WORK ITEM. Give the whole listing below once more, exactly, without pictures.

--*--

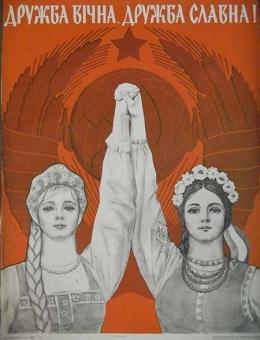 «Дружба вечная, дружба славная!» художник Ю.Мохор 90х70 тираж 82 000 Киев Политиздат 1979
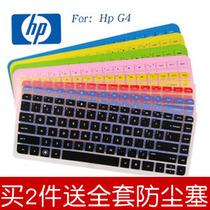 惠普pavilion g4键盘膜CQ43 CQ436 450 G6 HP1000 14寸笔记本贴膜 价格:6.80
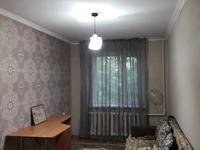 3-комнатная квартира, 61 м², 1/4 этаж помесячно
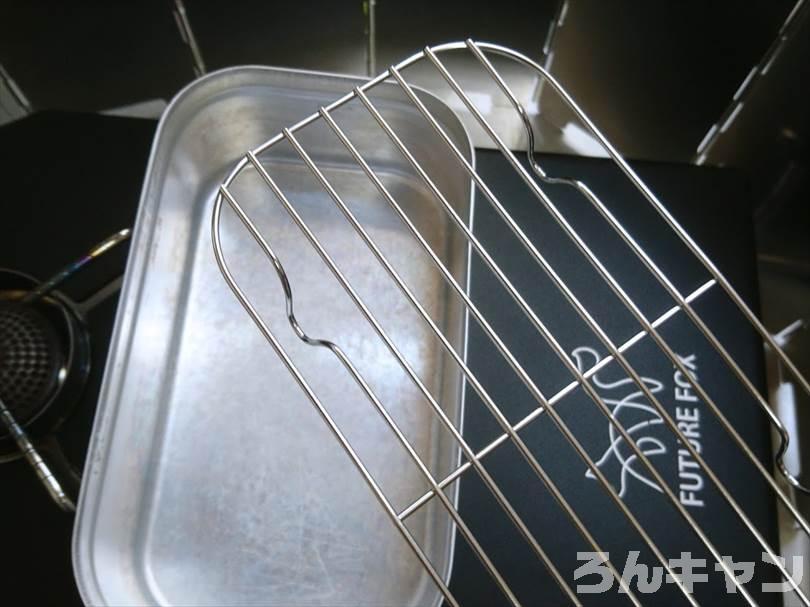 メスティン蒸し料理には『網』(アミ)が必要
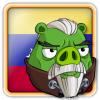Angry Birds Venezuela Avatar 12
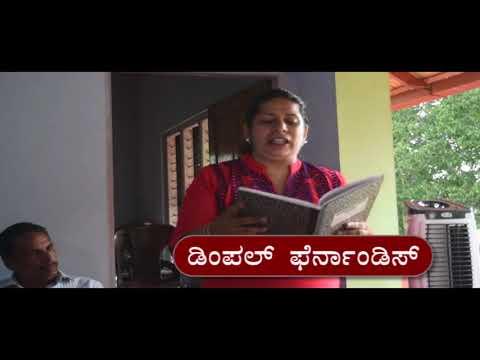 Konkani Poems | Dimple Fernandes | Kavita Trust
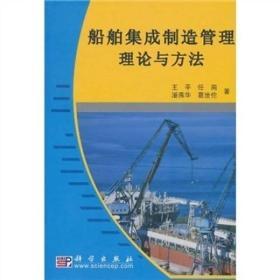 船舶集成制造管理理论与方法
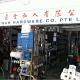 Keng Wah Hardware Company Private Limited (HDB Maude)
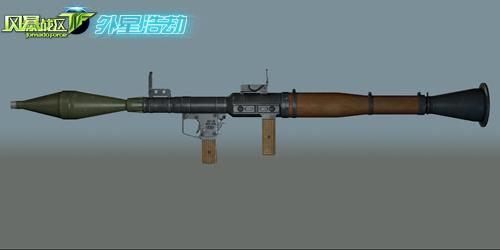 风暴战区》RPG-7火箭炮强势登场!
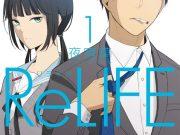 Se conoce la fecha del final del manga ReLIFE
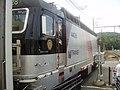 NJ Transit 4428.jpg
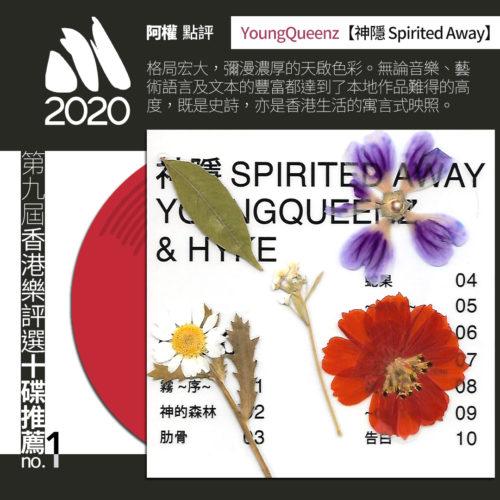 YoungQueenz - 神隱 Spirited Away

--*--

EXERCISE OUTPUT.
 «Дружба вечная, дружба славная!» художник Ю.Мохор 90х70 тираж 82 000 Киев Политиздат 1979
 惠普pavilion g4键盘膜CQ43 CQ436 450 G6 HP1000 14寸笔记本贴膜 价格:6.80
 3-комнатная квартира, 61 м², 1/4 этаж помесячно
 メスティン蒸し料理には『網』(アミ)が必要
Angry Birds Venezuela Avatar 12
 Konkani Poems | Dimple Fernandes | Kavita Trust
 船舶集成制造管理理论与方法
 Keng Wah Hardware Company Private Limited (HDB Maude)
 风暴战区》RPG-7火箭炮强势登场!
 Se conoce la fecha del final del manga ReLIFE
 NJ Transit 4428.jpg
 YoungQueenz - 神隱 Spirited Away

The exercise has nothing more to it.